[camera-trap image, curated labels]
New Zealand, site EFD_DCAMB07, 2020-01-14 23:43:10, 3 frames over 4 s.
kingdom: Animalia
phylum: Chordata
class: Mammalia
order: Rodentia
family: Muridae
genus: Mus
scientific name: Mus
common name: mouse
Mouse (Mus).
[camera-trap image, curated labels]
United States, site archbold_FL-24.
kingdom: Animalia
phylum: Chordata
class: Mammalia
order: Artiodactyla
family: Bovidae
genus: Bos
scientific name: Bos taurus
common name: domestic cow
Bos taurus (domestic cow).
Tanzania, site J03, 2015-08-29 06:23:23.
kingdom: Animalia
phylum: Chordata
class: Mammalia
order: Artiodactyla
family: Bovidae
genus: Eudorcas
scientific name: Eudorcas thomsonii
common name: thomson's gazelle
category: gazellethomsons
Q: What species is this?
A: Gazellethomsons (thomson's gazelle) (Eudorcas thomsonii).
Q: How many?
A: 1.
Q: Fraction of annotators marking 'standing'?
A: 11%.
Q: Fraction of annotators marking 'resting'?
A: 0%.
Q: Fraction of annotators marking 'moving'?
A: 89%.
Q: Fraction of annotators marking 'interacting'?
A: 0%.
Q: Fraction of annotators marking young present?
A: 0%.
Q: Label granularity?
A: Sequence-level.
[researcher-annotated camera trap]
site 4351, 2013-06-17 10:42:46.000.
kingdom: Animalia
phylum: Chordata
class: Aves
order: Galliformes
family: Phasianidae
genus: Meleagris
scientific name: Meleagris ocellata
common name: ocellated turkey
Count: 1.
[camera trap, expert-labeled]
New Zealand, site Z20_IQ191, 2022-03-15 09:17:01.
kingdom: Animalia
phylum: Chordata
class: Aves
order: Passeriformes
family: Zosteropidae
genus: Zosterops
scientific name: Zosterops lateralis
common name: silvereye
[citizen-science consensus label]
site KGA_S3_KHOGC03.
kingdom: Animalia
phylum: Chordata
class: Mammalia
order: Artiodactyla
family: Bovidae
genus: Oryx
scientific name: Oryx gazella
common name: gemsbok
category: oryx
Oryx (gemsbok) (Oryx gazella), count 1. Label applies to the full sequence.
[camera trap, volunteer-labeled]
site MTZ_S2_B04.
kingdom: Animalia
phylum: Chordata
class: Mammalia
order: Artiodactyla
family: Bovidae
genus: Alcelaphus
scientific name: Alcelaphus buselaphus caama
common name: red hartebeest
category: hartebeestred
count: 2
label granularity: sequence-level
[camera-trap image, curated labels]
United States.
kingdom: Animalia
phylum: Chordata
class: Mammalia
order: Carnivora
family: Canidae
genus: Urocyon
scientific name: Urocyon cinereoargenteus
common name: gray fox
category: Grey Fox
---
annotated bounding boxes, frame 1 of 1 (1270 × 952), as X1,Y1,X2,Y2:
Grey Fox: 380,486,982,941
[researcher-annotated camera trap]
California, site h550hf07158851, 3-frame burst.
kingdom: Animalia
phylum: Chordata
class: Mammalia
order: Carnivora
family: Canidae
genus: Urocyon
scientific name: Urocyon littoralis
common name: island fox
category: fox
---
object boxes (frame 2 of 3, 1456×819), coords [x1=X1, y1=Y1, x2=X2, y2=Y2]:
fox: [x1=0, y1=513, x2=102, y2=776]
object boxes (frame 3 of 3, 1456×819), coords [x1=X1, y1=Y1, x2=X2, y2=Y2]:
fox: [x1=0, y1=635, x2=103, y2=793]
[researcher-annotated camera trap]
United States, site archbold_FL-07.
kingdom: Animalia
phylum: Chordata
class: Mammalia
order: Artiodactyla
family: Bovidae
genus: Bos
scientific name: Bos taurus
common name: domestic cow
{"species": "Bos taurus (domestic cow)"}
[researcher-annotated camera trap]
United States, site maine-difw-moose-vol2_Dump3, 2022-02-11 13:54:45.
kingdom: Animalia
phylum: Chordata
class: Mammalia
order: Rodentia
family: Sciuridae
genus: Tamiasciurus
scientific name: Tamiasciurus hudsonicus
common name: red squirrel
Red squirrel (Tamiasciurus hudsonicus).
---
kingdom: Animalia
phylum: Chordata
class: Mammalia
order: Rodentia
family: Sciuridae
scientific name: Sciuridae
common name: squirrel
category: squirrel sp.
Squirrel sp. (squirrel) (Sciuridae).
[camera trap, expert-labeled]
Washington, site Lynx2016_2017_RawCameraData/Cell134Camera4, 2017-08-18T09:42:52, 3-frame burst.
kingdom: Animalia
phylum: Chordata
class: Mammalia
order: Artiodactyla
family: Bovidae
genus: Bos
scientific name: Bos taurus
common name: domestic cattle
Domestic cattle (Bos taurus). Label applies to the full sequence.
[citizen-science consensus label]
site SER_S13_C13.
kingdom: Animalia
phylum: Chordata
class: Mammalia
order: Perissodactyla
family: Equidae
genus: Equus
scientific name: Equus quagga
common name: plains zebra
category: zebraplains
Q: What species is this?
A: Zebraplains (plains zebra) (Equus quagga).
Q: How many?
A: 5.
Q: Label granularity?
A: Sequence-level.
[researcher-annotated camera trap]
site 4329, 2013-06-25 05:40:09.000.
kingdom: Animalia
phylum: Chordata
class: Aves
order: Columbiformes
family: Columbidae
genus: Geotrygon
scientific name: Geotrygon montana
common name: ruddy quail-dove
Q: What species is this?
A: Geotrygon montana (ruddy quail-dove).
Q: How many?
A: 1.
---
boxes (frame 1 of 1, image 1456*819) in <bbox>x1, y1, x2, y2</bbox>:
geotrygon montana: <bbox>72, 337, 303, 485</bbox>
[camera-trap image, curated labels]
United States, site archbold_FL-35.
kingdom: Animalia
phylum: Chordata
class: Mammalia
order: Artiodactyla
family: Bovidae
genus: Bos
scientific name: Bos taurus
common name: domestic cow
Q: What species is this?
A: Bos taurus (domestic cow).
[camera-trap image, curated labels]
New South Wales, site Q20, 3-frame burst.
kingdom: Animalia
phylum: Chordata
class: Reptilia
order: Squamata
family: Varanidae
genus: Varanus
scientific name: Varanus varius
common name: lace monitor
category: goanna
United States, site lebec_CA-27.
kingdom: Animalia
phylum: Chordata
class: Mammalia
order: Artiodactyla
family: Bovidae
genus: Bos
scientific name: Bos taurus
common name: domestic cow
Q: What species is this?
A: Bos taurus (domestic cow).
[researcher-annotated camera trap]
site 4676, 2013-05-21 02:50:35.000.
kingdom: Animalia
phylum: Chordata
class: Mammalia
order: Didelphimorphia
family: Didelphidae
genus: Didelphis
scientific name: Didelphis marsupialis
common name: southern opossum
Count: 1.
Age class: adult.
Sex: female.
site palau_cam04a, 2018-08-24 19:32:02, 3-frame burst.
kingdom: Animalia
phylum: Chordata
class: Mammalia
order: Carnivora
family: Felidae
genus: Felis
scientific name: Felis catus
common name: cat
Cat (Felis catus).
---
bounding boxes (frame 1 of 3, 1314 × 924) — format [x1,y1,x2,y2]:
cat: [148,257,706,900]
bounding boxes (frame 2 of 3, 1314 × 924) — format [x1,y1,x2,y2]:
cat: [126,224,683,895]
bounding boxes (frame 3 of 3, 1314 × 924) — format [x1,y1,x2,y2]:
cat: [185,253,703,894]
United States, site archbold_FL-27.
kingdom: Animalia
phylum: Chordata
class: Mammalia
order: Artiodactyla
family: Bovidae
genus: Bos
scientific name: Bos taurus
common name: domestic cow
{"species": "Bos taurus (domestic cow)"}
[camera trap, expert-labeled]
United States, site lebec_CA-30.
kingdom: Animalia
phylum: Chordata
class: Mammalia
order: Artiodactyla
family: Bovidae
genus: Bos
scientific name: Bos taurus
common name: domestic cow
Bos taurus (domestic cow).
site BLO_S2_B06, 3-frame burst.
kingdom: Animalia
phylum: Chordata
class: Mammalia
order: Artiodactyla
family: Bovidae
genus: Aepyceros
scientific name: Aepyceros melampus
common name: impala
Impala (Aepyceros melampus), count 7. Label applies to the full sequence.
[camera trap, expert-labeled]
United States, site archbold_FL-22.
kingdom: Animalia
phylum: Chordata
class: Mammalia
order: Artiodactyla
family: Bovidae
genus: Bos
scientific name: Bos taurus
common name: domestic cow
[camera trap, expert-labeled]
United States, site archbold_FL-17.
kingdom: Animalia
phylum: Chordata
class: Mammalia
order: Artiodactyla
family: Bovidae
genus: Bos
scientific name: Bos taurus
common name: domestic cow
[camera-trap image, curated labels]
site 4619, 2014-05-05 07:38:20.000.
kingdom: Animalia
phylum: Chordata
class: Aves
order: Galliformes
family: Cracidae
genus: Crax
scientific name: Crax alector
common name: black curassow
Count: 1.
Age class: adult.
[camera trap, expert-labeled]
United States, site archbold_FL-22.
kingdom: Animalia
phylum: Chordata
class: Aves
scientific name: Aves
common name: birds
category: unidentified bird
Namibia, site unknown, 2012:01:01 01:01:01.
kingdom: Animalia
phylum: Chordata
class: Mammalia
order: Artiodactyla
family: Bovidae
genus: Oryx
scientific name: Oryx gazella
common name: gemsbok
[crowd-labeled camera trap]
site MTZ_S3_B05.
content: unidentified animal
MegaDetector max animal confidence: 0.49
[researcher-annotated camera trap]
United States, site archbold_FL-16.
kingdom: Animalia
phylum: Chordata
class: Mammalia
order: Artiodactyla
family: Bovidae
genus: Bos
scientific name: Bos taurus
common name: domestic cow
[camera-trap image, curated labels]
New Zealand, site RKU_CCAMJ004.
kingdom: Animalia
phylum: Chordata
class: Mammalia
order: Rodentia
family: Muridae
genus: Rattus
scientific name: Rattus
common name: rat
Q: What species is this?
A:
☆ ☆ ☆ ☆ ☆
▶ Activity
Reproduce word for word the material above, beginning with the line that contains "genus: Crax" and ending with the line that contains "category: unidentified bird".

▶ Problem solution
genus: Crax
scientific name: Crax alector
common name: black curassow
Count: 1.
Age class: adult.
[camera trap, expert-labeled]
United States, site archbold_FL-22.
kingdom: Animalia
phylum: Chordata
class: Aves
scientific name: Aves
common name: birds
category: unidentified bird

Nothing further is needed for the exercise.